Central bankers from six Pacific Island countries, including Tonga, are in Sydney this week looking at ways to strengthen mobile banking in the region.
Senior executives from the central banks of Tonga, Papua New Guinea, Solomon Islands, Vanuatu, Fiji and Samoa are discussing the growth of mobile banking in the first-ever Pacific Branchless Banking Seminar. The two-day event that started on November 19 is being jointly organised by the Asian Development Bank (ADB) and Consultative Group to Assist the Poor (CGAP).
Tonga is represented Ms Ungatea Latu from the Reserve Bank of Tonga (Head of Financial Markets and Financial Institutions).
The seminar also includesrepresentatives from financial service providers, mobile network operators and technology providers from all over the region.

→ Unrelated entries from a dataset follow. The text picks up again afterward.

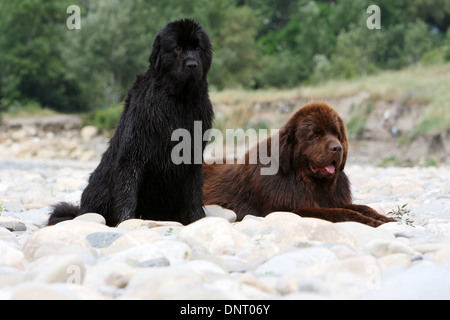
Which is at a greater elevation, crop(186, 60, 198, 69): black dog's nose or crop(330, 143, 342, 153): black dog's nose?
crop(186, 60, 198, 69): black dog's nose

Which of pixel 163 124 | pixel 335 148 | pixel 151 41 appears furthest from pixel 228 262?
pixel 151 41

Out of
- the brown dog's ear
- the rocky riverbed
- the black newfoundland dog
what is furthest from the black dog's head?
the rocky riverbed

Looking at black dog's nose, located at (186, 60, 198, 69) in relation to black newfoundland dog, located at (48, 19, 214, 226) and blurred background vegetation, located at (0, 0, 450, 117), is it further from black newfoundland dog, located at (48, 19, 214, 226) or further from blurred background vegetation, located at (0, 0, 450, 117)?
blurred background vegetation, located at (0, 0, 450, 117)

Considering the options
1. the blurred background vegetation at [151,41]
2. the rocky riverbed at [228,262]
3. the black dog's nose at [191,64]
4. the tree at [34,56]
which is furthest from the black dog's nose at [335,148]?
the tree at [34,56]

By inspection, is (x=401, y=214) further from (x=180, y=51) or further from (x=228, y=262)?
(x=228, y=262)

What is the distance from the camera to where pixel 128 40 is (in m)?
36.8

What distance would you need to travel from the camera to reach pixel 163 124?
4930 millimetres

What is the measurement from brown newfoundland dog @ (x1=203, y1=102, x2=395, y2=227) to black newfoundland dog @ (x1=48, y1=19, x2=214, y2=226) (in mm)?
750

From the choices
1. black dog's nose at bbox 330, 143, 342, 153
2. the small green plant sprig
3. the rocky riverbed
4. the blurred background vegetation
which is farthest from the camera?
the blurred background vegetation

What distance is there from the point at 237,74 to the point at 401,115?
18.7 m

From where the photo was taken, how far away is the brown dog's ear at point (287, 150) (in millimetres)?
5465

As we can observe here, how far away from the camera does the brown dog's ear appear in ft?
17.9

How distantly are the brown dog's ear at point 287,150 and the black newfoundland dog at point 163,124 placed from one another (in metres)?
0.83

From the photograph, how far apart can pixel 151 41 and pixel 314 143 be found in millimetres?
31853
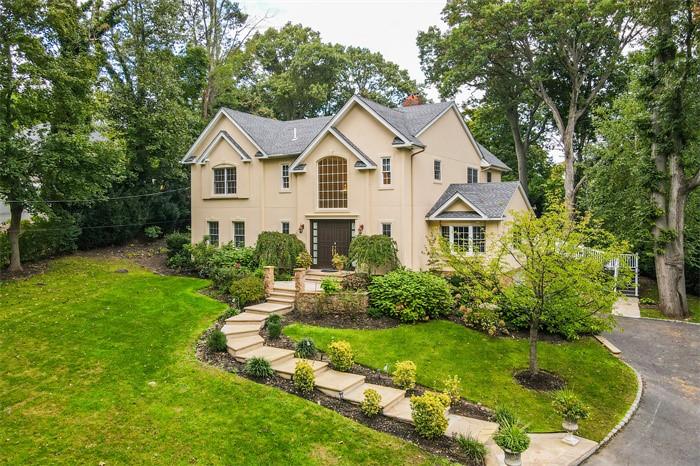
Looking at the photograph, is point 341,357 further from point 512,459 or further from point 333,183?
point 333,183

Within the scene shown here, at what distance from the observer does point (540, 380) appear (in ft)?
37.5

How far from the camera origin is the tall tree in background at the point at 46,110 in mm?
16828

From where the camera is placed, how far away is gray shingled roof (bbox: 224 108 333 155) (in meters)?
23.0

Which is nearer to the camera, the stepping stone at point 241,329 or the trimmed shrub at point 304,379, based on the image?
the trimmed shrub at point 304,379

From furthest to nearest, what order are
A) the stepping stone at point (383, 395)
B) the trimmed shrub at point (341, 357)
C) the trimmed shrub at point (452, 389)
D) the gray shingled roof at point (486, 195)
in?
the gray shingled roof at point (486, 195)
the trimmed shrub at point (341, 357)
the trimmed shrub at point (452, 389)
the stepping stone at point (383, 395)

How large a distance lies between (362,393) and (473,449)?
2.94 meters

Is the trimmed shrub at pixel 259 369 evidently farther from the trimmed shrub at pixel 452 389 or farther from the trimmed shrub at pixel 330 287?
the trimmed shrub at pixel 330 287

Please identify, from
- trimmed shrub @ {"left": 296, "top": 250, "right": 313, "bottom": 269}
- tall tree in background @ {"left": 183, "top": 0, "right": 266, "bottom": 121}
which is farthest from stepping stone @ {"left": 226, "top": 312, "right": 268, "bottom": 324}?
tall tree in background @ {"left": 183, "top": 0, "right": 266, "bottom": 121}

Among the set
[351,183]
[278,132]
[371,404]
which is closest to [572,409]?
[371,404]

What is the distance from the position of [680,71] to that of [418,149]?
447 inches

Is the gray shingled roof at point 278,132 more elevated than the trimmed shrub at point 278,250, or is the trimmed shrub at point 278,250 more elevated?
the gray shingled roof at point 278,132

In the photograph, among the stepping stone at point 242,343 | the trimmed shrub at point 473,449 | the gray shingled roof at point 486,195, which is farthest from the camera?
the gray shingled roof at point 486,195

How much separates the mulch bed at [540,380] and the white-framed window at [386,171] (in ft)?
34.3

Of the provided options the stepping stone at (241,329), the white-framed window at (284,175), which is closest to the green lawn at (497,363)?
the stepping stone at (241,329)
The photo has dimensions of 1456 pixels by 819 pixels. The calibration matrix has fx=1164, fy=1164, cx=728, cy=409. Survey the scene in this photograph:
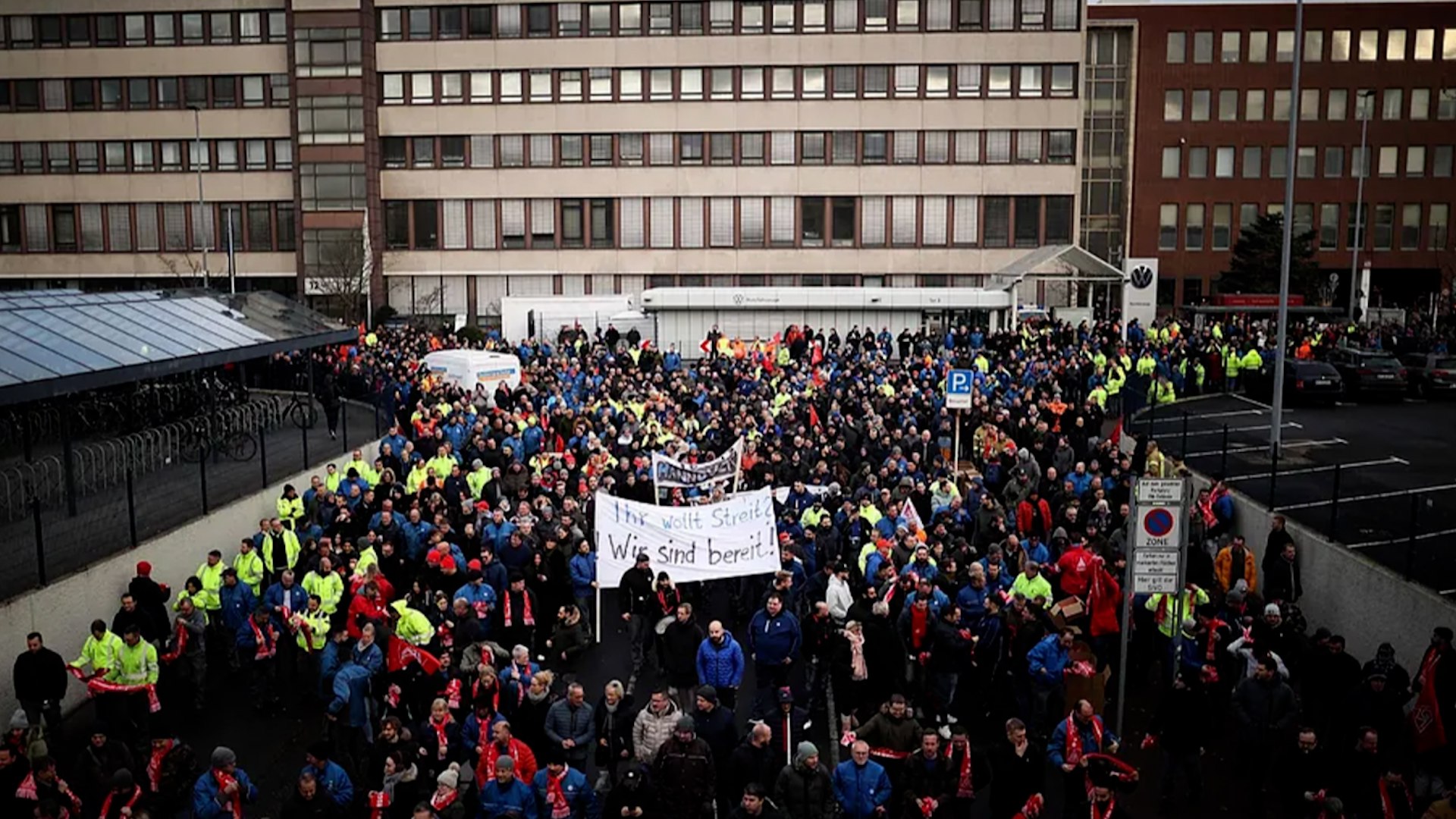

According to the Asian Development Bank (ADB), banking services in the Pacific are “increasingly available in the palm of the hand, or from a banking agent in the village or close to home”, and the objective of the seminar is to identify policies, innovations, and practices that “strengthen an environment for branchless banking in the region.”
The Regional Director of the ADB’s Pacific & Coordination Office, Andrea Iffland stated that, “With the vast majority of Pacific people still ‘unbanked’, the uptake of mobile and branchless banking is proving the most effective means of extending access to formal financial services to all,”.